**Request:**
Write out only the tail of the records, beginning at the line containing "How far is [392,249] from the camera itself?" and including the last line, exactly as written.
☆ ☆ ☆
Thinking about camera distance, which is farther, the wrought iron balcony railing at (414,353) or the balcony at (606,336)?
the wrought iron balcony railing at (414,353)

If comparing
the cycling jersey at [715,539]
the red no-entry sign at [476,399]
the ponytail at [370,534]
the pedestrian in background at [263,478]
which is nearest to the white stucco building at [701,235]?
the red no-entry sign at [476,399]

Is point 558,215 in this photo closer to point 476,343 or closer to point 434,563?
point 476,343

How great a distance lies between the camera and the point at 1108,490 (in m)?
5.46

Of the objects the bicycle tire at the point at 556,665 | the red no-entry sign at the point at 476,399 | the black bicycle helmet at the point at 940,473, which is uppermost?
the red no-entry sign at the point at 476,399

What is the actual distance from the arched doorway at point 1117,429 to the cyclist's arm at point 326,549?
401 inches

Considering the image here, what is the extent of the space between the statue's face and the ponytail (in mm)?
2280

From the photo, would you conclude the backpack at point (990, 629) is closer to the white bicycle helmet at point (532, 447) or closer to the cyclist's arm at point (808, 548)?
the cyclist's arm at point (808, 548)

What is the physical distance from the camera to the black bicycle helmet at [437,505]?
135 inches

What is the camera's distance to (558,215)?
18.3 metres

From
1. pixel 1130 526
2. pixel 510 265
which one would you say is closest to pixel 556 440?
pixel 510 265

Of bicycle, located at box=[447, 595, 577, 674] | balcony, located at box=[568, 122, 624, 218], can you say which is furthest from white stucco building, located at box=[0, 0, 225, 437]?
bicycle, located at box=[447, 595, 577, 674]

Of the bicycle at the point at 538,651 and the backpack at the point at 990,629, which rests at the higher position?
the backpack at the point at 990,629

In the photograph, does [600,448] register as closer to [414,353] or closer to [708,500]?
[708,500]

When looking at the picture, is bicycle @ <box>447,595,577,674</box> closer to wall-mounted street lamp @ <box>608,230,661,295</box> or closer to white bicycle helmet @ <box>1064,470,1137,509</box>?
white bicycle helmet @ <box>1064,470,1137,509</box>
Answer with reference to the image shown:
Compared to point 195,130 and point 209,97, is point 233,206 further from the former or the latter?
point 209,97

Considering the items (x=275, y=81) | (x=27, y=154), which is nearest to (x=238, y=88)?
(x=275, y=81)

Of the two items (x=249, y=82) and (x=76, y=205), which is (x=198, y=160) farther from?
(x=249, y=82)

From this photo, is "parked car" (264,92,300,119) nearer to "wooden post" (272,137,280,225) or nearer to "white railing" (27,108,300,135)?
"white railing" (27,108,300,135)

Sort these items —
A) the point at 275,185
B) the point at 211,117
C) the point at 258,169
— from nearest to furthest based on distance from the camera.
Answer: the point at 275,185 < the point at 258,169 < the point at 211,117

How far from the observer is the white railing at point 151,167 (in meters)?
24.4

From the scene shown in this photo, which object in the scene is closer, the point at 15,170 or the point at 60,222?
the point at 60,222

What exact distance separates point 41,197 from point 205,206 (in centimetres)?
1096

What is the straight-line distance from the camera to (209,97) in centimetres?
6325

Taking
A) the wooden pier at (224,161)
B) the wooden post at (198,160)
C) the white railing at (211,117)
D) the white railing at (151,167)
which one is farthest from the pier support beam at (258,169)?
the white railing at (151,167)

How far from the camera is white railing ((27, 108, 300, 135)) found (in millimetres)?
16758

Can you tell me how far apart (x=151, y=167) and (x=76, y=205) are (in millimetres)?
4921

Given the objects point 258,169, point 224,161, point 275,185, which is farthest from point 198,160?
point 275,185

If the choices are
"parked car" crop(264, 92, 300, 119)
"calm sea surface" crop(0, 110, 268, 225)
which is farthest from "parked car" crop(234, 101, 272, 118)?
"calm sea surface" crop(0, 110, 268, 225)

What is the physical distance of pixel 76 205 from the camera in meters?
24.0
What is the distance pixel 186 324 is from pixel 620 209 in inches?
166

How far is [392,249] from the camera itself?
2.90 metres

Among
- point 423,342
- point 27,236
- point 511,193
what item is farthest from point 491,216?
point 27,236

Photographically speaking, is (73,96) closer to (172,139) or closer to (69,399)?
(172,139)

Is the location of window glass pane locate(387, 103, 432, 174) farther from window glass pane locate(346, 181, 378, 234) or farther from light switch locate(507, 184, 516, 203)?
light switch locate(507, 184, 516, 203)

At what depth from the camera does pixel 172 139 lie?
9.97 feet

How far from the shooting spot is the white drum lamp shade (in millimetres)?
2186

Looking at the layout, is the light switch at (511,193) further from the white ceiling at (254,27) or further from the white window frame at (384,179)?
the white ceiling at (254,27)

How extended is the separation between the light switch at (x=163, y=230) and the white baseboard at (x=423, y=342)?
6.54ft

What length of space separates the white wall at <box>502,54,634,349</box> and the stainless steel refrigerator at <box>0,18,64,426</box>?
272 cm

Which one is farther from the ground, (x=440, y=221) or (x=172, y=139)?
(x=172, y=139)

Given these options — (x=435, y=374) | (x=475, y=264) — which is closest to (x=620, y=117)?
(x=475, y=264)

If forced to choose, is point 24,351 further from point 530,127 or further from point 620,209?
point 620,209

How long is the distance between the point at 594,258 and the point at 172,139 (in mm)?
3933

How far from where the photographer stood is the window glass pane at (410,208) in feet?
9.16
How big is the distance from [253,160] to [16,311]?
☆ ☆ ☆
**Written reply:**
How far is [392,249] from the camera itself?
2.90 metres

Among
- point 423,342
- point 27,236
- point 511,193
what item is farthest from point 491,216?
point 27,236

Photographically speaking, is (73,96) closer to (172,139) or closer to (69,399)?
(172,139)

Is the location of window glass pane locate(387, 103, 432, 174) farther from window glass pane locate(346, 181, 378, 234) or farther from light switch locate(507, 184, 516, 203)?
light switch locate(507, 184, 516, 203)

At what depth from the camera does pixel 172 139 lie?
9.97 feet

How far from the shooting spot is the white drum lamp shade (in millimetres)?
2186

Looking at the layout, is the light switch at (511,193) further from the white ceiling at (254,27) or further from the white window frame at (384,179)?
the white ceiling at (254,27)

How extended is the separation between the light switch at (x=163, y=230) and the white baseboard at (x=423, y=342)?
6.54ft

What length of space separates the white wall at <box>502,54,634,349</box> and the stainless steel refrigerator at <box>0,18,64,426</box>?
272 cm

Which one is farther from the ground, (x=440, y=221) or (x=172, y=139)?
(x=172, y=139)

Given these options — (x=435, y=374) | (x=475, y=264) — which is closest to (x=620, y=117)?
(x=475, y=264)

If forced to choose, is point 24,351 further from point 530,127 or further from point 620,209?
point 620,209

How long is the distance between the point at 594,258 and the point at 172,139 (in mm)?
3933

How far from where the photographer stood is the window glass pane at (410,208) in feet?
9.16
How big is the distance from [253,160] to [16,311]?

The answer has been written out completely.